■ PAGE EXCERPT ■
──────────

Joachim Brøchner Olsen (born 31 May 1977) is a Danish former politician and former world class shot putter. He was elected to the Danish parliament at the 2011 election, representing the Liberal Alliance in the Greater Copenhagen constituency.

As an athlete, he represented Århus 1900.

With ten straight international finals, Joachim holds the longest string of appearances in finals at Olympic, World and European Championships among throwers.

From October 2003, Olsen was coached by former olympic finalist Vesteinn Hafsteinsson.
From February 2007 until Joachim B. Olsen ended his career in July 2009, Olsen was coached by Simon Patrick Stewart.

Athletic career 
Olsen was born in Aalborg. In his teens Joachim primarily focused on the discus throw, but after switching shot put technique from the glide style to rotational style, he improved dramatically during his four years at University of Idaho, where he was coached by Tim Taylor.

──────────

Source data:
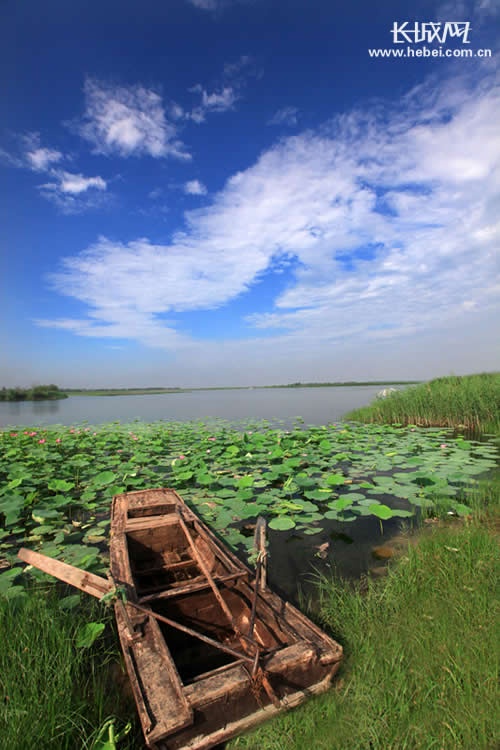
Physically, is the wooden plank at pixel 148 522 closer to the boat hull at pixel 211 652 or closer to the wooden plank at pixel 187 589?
the boat hull at pixel 211 652

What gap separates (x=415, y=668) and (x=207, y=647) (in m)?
A: 1.16

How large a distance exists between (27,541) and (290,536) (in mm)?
2670

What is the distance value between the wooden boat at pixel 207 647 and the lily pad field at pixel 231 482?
27.7 inches

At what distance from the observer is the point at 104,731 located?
1.45 m

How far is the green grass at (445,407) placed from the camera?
30.7ft

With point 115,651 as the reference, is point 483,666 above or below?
above

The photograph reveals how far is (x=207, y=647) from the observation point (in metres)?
2.06

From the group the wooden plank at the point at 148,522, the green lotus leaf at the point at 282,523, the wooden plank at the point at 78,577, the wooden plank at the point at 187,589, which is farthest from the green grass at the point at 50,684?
the green lotus leaf at the point at 282,523

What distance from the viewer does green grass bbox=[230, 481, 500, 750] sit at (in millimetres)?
1373

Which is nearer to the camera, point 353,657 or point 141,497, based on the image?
point 353,657

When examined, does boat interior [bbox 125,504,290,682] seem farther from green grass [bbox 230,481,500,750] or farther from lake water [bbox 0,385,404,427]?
lake water [bbox 0,385,404,427]

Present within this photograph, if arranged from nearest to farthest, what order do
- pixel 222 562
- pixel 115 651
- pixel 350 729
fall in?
pixel 350 729
pixel 115 651
pixel 222 562

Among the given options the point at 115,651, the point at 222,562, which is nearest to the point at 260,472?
the point at 222,562

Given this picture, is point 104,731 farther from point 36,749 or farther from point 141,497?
point 141,497
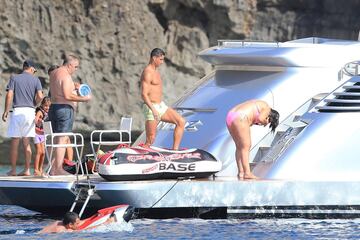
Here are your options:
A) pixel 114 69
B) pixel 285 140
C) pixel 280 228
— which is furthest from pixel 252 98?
pixel 114 69

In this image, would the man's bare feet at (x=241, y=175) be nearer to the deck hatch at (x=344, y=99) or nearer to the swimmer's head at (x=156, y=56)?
the deck hatch at (x=344, y=99)

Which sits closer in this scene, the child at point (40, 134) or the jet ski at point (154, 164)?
the jet ski at point (154, 164)

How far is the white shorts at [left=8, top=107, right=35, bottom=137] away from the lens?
A: 669 inches

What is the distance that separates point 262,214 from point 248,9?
105 feet

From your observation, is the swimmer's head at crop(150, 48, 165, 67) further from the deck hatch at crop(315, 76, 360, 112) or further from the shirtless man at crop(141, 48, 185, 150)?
the deck hatch at crop(315, 76, 360, 112)

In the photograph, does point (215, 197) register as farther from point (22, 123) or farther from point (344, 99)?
point (22, 123)

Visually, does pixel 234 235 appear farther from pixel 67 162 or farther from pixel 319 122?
pixel 67 162

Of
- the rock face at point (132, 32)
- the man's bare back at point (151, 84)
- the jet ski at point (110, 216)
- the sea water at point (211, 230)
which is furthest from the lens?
the rock face at point (132, 32)

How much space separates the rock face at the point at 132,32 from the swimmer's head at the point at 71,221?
2811 centimetres

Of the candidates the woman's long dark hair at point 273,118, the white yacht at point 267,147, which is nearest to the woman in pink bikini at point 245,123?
the woman's long dark hair at point 273,118

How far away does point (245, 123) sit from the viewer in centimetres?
1433

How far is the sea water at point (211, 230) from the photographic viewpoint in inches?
525

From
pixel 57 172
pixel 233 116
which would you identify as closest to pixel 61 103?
pixel 57 172

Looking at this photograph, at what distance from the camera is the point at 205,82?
16156 millimetres
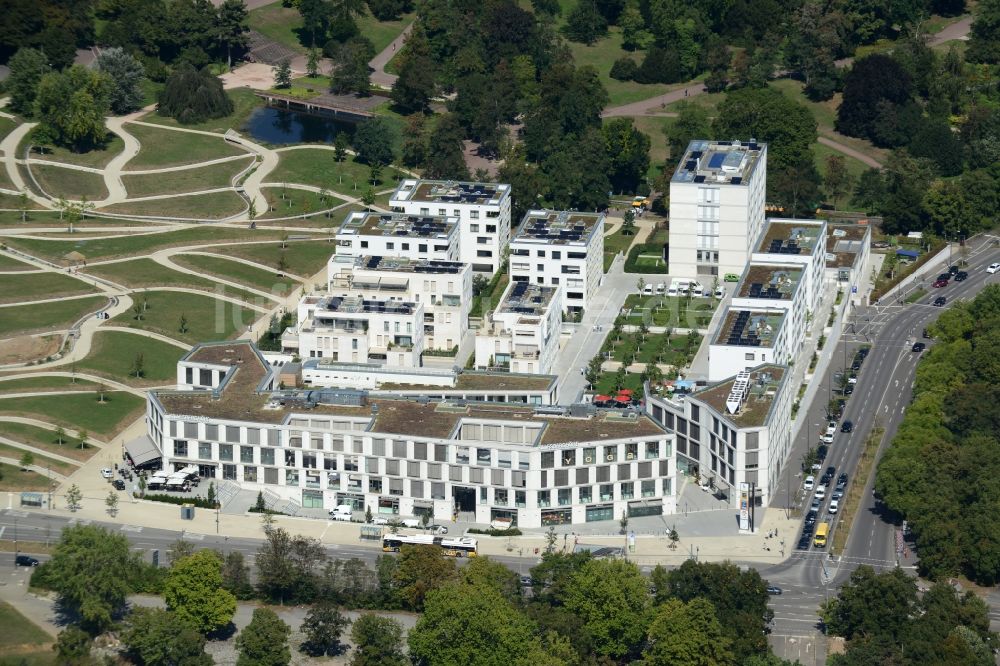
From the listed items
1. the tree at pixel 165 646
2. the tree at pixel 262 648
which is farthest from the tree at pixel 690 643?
the tree at pixel 165 646

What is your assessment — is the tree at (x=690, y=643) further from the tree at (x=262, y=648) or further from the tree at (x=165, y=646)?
the tree at (x=165, y=646)

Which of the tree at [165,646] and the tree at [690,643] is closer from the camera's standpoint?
the tree at [690,643]

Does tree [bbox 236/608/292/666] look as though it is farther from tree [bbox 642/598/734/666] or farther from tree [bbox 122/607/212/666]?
tree [bbox 642/598/734/666]

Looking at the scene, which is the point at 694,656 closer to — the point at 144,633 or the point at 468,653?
the point at 468,653

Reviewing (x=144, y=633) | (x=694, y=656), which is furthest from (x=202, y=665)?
(x=694, y=656)

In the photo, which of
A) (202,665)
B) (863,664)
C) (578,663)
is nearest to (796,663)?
(863,664)

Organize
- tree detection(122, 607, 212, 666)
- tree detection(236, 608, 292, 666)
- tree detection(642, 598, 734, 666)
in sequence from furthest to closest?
1. tree detection(236, 608, 292, 666)
2. tree detection(122, 607, 212, 666)
3. tree detection(642, 598, 734, 666)

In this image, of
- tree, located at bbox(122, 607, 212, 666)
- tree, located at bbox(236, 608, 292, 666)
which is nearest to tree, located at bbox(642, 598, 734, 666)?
tree, located at bbox(236, 608, 292, 666)

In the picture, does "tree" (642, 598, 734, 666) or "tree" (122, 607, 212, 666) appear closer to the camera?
"tree" (642, 598, 734, 666)
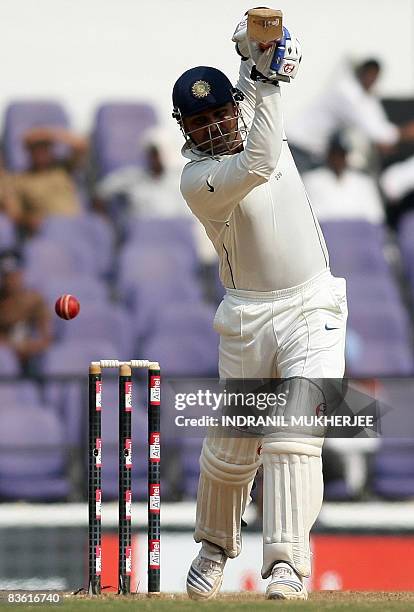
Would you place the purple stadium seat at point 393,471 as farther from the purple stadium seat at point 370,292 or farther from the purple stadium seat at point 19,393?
the purple stadium seat at point 19,393

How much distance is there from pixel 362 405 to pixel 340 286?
44 cm

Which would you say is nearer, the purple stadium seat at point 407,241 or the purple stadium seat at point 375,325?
the purple stadium seat at point 375,325

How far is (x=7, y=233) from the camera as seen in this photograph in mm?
10180

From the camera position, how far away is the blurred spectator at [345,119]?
10.9 m

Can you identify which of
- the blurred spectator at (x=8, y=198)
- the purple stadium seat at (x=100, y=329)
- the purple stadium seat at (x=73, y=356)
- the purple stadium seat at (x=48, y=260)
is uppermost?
the blurred spectator at (x=8, y=198)

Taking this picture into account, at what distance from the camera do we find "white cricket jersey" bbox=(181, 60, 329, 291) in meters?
5.08

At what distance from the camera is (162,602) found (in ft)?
16.0

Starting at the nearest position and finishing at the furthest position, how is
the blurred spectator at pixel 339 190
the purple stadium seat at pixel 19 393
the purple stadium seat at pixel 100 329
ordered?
the purple stadium seat at pixel 19 393, the purple stadium seat at pixel 100 329, the blurred spectator at pixel 339 190

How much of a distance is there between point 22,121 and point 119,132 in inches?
29.6

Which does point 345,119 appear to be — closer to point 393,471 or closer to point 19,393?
point 393,471

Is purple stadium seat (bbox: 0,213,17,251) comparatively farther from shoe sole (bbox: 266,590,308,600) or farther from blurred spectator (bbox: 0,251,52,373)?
shoe sole (bbox: 266,590,308,600)

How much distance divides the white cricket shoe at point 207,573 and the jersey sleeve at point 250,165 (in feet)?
4.32

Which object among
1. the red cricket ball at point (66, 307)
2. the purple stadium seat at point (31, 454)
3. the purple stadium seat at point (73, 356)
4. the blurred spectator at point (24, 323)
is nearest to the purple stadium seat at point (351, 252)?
the purple stadium seat at point (73, 356)

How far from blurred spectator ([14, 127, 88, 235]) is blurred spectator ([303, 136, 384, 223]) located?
1740 mm
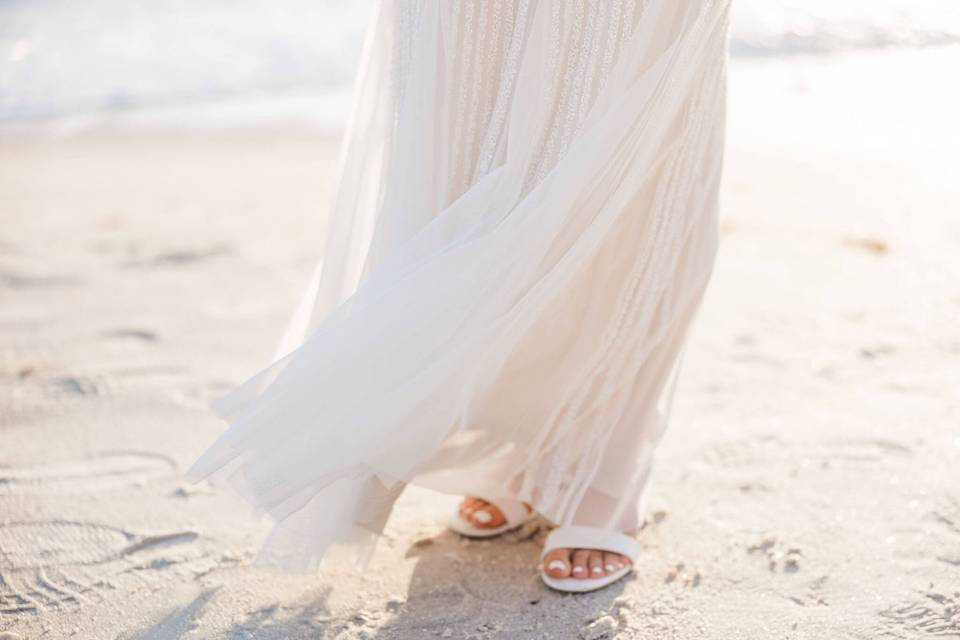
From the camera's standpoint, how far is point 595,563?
1959mm

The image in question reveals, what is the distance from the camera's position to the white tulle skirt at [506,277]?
1.70 m

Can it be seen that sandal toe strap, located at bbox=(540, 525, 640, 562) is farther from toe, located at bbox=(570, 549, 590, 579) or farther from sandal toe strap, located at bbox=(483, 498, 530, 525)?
sandal toe strap, located at bbox=(483, 498, 530, 525)

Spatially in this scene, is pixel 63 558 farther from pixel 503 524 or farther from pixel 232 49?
pixel 232 49

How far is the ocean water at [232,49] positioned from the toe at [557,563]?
15.4 ft

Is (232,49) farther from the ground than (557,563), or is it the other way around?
(232,49)

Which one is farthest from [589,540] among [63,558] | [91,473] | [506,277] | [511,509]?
[91,473]

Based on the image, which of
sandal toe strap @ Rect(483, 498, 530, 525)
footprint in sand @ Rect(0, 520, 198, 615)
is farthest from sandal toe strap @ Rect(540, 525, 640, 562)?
footprint in sand @ Rect(0, 520, 198, 615)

──────────

■ EXERCISE REQUIREMENTS ■
#1 Using the Joachim Brøchner Olsen biography, decide whether each statement agrees with it, answering yes or no and quoting the deciding words: (a) Olsen was coached by Tim Taylor at the University of Idaho; (b) Olsen represented the Social Democrats in parliament; (c) Olsen was born in Copenhagen.
#2 Write the next part of the Joachim Brøchner Olsen biography, starting after its final sentence about Tim Taylor.
The source data has nothing to do with what you are asked to do here.

■ EXERCISE RESPONSES ■
#1
(a) Yes: "he improved dramatically during his four years at University of Idaho, where he was coached by Tim Taylor."
(b) No: "representing the Liberal Alliance in the Greater Copenhagen constituency."
(c) No: "Olsen was born in Aalborg."

#2
Although he appeared at the World Junior Championships in Sydney 1996, where he threw the Discus, it was at the U23 European Championships in Gothenburg in 1999 he made his first international impact, winning a silver medal. At the 2000 Summer Olympics in Sydney, Olsen did not qualify for the final. Nevertheless, he received worldwide attention after he wrote in a chat room that the winner of the final, Arsi Harju had failed a doping test. The rumour was false, and the incident caused the Danish National Olympic Committee to send Joachim B. Olsen home prior to the closing of the Games.

At the 2001 World Championships in Athletics, Olsen qualified for his first international final. Since then he has qualified for every final at Olympic, World and European Championships.

In 2002 Olsen won the silver medal at the European Championships outdoor as well as indoor. In 2003 a hand injury held him back, but a revised training plan removed the pain in his wrist. Thus Olsen was ready for a comeback in 2004, and at the 2004 IAAF World Indoor Championships he won a Bronze medal - a placement he repeated at the Olympic Games in Athens. But because of a positive doping of the gold medalist Yuri Bilonog (Ukraine), which caused the cancellation of the medal, Olsen inherited the silver medal after the announcement of redistributing medals.

On 6 November 2005 Olsen injured his right ankle during practise. Several ligaments were either torn or severely damaged. On 6 February 2006 he announced, that the injury had healed sufficiently for him to compete again at highest level. A month later, at the World Indoor Championships, he managed to win a bronze medal with a throw of 21.16 metres.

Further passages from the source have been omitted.